Heme iron polypeptides: Derived from animal hemoglobin, absorbed through a different pathway (heme carrier protein 1) than nonheme iron. Absorption is less affected by dietary inhibitors. May cause fewer GI side effects but tend to be more expensive [11].

Ferric maltol: A prescription form (Accrufer/Feraccru) shown to be tolerable and effective in treating iron deficiency anemia in people with Crohn's disease or other inflammatory bowel disease who were unable to tolerate other forms such as ferrous gluconate, ferrous succinate, and ferrous sulfate (Weisshof, Curr Opin Clin Nutr Metab Care 2015) [8][13].

Carbonyl iron: Nearly pure elemental iron (98%) that is absorbed gradually via dissolution in gastric acid. The slow absorption provides a safety advantage — lower risk of acute iron poisoning — making it the only form exempted from child-resistant packaging requirements above 30 mg [8][11].

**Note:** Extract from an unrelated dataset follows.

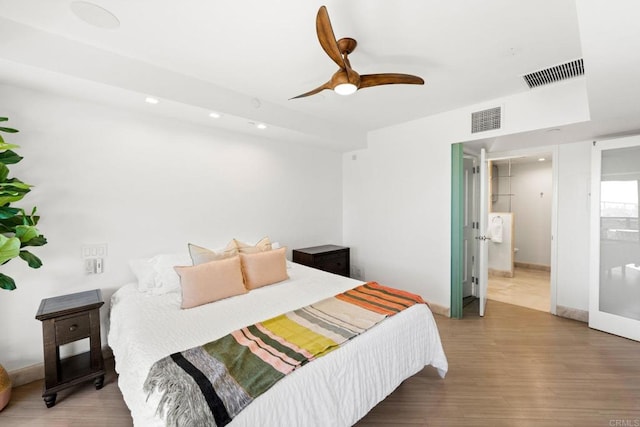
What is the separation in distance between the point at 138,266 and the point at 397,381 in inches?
94.9

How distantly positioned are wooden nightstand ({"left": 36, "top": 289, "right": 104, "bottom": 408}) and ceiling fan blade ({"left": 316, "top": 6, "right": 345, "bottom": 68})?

Factors Affecting Absorption

Enhancers of iron absorption:

• Vitamin C (ascorbic acid): Converts ferric iron to the more absorbable ferrous form and helps overcome dietary inhibitors. Taking iron with orange juice improved absorption in young women given 100 mg ferrous fumarate (von Siebenthal, Am J Hematol 2023) [8]. However, a study of 440 people in China found that taking each 100 mg dose of iron (ferrous succinate) with 200 mg vitamin C did not produce a significantly greater increase in hemoglobin or ferritin at 2 and 8 weeks compared to iron alone (Li, JAMA Netw Open 2020) [8]. Based on this evidence, the British Society of Gastroenterology does not recommend routinely taking vitamin C with iron (Snook, Gut 2021) [8].
• Meat, poultry, and seafood (the "meat factor") enhance nonheme iron absorption [2][6].
• Gastric acid is essential for nonheme iron absorption — converting ferric to ferrous iron [2].

Inhibitors of iron absorption:

• Phytates in grains, beans, and legumes [2][6]
• Polyphenols in tea, coffee, cocoa, and some vegetables. Green tea and coffee may reduce absorption by up to 50%, though drinking coffee at least one hour before iron supplementation does not appear to affect absorption [6][8].
• Calcium may reduce absorption of both heme and nonheme iron, though this effect is attenuated in a typical Western diet [2][6].
• Proton pump inhibitors (PPIs) such as omeprazole and lansoprazole reduce gastric acid, impairing nonheme iron absorption [2][14].
• Grape seed extract polyphenols can bind iron and inhibit absorption (Ma, J Food Sci 2011; Mottaghi, Complement Ther Clin Pract 2023) [8].
• Semaglutide (Ozempic, Wegovy) injections may delay gastric emptying and reduce iron absorption. A preliminary study of 51 people with type 2 diabetes showed a 13% reduction in iron absorption from ferrous fumarate after 10 weeks of semaglutide (Melis, Diabetes Obes Metab 2025) [8].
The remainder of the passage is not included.